Reitora da Universidade Católica Portuguesa

O Instituto de Estudos Políticos da Universidade Católica Portuguesa afirmou-se de forma sustentada como honest broker do pensamento democrático em Portugal

Senhor Presidente da Câmara de Cascais, Dr. Carlos Carreiras, Senhor Diretor do Instituto de Estudos Políticos da UCP, Prof. João Carlos Espada, Srs. Embaixadores, Docentes, estudantes, palestrantes, distintos convidados, Minhas senhoras e meus senhores

Voltamos, em presença, a reunir-nos no Estoril Political Forum e as minhas primeiras palavras não podem deixar de ser, de novo, tal como aconteceu em outubro de 2021, de regozijo pelo regresso da presença real, que não é apenas a manifestação de uma materialidade básica, mas o reconhecimento tácito que de existe na interação dinâmica de corpos no mesmo espaço uma produção de sentido que ultrapassa a mera informação. Isto é, os corpos em presença também têm capacidade de conhecer, intuir, aquilo que a teoria da cognição designa como ‘conhecimento tácito’.

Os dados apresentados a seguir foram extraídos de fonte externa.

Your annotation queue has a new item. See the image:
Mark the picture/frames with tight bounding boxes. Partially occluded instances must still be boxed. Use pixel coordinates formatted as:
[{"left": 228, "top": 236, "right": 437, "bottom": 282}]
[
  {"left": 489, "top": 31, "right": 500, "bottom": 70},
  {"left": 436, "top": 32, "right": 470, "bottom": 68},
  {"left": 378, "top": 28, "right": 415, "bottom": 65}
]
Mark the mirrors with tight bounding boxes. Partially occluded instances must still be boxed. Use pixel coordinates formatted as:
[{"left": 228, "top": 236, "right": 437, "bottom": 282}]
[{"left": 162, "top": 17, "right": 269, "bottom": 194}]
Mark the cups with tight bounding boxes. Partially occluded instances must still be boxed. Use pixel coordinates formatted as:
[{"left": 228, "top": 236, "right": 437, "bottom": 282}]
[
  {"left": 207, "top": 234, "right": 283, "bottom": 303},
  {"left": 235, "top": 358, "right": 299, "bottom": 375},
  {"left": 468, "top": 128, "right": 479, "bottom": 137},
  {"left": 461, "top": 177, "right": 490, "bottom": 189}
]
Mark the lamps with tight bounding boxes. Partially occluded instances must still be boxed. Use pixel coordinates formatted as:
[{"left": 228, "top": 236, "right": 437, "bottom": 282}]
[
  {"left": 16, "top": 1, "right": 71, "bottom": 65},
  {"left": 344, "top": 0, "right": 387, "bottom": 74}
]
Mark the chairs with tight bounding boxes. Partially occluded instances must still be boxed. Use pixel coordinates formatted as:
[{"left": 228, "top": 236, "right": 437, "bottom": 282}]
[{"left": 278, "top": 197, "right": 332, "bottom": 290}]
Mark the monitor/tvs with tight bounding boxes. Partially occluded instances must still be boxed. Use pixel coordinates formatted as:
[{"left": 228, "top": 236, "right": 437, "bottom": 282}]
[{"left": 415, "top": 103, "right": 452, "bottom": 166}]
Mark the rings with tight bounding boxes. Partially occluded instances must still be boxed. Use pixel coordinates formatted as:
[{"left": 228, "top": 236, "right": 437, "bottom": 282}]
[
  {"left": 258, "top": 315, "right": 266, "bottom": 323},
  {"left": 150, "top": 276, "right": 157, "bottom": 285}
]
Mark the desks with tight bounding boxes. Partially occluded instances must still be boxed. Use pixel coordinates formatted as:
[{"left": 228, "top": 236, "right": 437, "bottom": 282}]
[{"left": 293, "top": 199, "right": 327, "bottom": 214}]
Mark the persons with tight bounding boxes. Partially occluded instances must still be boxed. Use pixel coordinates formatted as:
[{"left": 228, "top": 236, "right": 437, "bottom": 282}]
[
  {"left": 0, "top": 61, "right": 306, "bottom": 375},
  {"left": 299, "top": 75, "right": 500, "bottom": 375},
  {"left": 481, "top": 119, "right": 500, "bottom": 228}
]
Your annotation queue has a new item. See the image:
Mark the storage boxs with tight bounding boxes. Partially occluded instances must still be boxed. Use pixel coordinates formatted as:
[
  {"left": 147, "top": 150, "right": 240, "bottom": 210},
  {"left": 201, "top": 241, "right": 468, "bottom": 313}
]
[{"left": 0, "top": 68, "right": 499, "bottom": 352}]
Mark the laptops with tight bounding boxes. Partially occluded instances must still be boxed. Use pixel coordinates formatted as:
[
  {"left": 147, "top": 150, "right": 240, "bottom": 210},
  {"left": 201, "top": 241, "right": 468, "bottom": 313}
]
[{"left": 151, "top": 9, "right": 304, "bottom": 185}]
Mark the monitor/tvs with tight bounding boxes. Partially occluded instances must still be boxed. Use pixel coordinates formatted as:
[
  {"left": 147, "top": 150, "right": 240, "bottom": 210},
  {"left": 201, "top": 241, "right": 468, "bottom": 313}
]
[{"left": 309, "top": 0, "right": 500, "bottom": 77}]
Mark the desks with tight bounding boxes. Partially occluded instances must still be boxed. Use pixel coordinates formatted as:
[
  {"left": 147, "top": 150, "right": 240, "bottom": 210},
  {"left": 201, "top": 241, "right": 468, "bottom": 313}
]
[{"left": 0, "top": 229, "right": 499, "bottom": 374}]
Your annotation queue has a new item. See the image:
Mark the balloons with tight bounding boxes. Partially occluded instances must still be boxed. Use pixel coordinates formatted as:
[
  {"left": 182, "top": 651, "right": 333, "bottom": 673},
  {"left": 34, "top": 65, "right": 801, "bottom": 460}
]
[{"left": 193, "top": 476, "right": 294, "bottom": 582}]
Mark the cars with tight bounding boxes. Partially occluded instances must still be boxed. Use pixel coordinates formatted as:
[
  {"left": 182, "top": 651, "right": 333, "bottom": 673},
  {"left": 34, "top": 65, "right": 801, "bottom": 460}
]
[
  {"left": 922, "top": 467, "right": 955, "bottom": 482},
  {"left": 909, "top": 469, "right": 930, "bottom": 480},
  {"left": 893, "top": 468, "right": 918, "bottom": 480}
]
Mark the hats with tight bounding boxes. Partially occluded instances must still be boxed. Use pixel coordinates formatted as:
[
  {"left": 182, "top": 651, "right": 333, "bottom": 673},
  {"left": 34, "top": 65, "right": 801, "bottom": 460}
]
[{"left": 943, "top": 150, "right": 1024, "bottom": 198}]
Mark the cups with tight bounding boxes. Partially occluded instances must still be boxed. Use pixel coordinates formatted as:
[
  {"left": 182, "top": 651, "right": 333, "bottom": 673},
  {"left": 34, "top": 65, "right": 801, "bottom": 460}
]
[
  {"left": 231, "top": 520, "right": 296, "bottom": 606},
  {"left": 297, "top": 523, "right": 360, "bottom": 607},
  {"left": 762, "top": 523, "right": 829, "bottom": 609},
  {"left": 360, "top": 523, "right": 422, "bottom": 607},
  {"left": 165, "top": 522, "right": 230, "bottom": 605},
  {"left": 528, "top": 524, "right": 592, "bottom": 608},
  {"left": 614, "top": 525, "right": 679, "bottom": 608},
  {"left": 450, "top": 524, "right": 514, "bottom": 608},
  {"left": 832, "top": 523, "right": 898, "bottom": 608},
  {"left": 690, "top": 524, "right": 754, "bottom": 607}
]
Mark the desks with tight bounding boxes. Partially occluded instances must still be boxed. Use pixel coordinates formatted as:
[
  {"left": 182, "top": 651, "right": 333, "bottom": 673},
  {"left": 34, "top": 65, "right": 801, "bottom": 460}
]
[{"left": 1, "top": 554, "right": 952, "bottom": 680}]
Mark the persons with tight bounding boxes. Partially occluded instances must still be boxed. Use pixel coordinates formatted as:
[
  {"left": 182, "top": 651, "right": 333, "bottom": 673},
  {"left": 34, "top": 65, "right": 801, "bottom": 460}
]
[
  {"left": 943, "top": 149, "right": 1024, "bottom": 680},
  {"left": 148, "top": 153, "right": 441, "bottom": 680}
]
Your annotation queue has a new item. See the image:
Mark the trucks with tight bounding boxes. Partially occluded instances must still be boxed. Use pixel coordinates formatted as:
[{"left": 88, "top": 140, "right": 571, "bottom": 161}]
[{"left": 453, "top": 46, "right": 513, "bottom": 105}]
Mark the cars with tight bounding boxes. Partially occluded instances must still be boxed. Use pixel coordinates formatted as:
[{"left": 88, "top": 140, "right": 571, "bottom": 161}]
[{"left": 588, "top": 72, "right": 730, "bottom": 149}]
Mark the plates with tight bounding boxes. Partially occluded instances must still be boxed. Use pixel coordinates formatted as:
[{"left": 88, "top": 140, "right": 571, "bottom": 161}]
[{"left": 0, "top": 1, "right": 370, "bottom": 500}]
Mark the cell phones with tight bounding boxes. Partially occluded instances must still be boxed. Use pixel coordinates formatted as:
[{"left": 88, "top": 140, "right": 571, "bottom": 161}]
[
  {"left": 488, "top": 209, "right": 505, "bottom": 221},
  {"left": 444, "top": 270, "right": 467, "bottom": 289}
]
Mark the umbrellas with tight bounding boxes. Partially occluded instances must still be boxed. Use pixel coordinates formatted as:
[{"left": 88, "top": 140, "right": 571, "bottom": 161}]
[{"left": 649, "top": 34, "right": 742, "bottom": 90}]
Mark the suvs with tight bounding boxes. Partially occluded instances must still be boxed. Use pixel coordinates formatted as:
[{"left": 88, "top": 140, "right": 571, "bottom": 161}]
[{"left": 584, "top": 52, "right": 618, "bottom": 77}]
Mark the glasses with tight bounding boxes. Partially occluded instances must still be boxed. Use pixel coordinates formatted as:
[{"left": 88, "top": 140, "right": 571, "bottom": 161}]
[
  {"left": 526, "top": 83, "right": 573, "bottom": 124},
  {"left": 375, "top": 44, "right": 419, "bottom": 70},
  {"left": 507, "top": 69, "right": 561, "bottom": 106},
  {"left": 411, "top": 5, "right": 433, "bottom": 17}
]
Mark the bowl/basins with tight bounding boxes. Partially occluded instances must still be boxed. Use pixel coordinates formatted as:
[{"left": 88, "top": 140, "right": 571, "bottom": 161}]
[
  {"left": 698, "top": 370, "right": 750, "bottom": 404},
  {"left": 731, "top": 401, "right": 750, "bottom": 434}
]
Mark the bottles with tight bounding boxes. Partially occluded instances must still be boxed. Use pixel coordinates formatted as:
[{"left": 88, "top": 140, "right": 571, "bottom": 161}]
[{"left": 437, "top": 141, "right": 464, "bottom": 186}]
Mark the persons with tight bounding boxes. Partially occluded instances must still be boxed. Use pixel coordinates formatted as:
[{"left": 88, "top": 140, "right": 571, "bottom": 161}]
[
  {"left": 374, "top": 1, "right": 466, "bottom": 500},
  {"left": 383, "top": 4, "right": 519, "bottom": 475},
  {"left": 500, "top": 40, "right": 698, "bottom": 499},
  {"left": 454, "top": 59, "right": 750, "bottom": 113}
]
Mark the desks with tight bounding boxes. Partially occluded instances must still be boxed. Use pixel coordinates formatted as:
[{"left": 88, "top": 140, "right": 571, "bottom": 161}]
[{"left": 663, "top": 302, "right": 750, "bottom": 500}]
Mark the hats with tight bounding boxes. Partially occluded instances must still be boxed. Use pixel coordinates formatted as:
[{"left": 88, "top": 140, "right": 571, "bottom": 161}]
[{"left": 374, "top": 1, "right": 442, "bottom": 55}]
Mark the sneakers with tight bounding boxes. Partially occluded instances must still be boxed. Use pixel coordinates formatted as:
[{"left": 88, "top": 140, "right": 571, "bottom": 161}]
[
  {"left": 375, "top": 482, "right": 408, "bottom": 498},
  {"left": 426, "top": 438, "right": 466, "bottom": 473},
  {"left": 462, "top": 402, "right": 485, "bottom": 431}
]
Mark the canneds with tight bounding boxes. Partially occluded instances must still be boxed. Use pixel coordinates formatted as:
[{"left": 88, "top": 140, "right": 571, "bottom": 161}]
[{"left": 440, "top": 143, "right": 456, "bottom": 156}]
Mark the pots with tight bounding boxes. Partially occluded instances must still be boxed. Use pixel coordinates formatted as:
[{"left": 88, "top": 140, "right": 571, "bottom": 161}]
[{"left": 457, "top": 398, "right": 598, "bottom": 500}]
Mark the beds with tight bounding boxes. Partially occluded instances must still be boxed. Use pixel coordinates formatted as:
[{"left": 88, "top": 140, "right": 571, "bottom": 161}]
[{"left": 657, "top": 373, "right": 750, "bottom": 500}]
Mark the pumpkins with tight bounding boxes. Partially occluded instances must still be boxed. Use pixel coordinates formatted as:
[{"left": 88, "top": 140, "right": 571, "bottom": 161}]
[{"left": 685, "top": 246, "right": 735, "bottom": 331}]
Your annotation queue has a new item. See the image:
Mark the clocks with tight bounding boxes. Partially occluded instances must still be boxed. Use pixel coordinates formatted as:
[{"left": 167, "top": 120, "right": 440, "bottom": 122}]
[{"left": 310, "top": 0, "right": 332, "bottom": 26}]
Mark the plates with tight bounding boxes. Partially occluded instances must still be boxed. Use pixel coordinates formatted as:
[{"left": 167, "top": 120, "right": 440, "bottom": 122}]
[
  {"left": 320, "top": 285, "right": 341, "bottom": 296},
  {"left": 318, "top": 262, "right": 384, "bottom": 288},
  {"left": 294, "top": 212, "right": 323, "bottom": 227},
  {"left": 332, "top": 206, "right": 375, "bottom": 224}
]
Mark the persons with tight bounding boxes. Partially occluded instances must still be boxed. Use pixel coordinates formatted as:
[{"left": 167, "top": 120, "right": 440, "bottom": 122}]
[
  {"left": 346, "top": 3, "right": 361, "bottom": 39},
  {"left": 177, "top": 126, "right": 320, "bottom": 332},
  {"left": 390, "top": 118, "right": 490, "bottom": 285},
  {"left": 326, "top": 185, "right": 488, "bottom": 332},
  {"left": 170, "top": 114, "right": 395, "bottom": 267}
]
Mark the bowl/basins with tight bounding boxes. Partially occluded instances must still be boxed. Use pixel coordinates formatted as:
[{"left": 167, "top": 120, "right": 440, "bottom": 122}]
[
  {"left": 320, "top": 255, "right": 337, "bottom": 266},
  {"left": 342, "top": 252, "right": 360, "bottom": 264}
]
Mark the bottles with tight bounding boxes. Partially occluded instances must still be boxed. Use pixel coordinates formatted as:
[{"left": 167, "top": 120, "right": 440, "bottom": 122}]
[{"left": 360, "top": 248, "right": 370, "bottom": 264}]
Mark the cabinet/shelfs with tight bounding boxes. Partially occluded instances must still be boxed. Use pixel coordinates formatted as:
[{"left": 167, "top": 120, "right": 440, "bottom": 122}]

EPF 2002 - Lançando o debateTodavia, não é apenas um consenso tácito que o Instituto de Estudos Políticos da UCP continue a ser um reservatório da formação de excelência e do debate informado no ambiente crescentemente tensional da atividade política. O Instituto de Estudos Políticos da Universidade Católica Portuguesa afirmou-se de forma sustentada como honest broker do pensamento democrático em Portugal, lançando o debate e formando cidadãos capazes de pensar estratégica e responsavelmente o futuro, razão pela qual cumprimento o Diretor do Instituto, Prof João Carlos Espada e a sua equipa de Direção que, com clarividência e assertividade têm vindo consistentemente a afirmar a exigência de um debate político solidamente informado para que a qualidade da nossa democracia saia reforçada. Para que possa subsistir perante as ameaças autocráticas, que são constantes e permanentes exige-se uma educação de qualidade, livre e informado e é essa a missão que a Universidade Católica Portuguesa tem vindo a afirmar em Portugal, desde a sua fundação em 1967.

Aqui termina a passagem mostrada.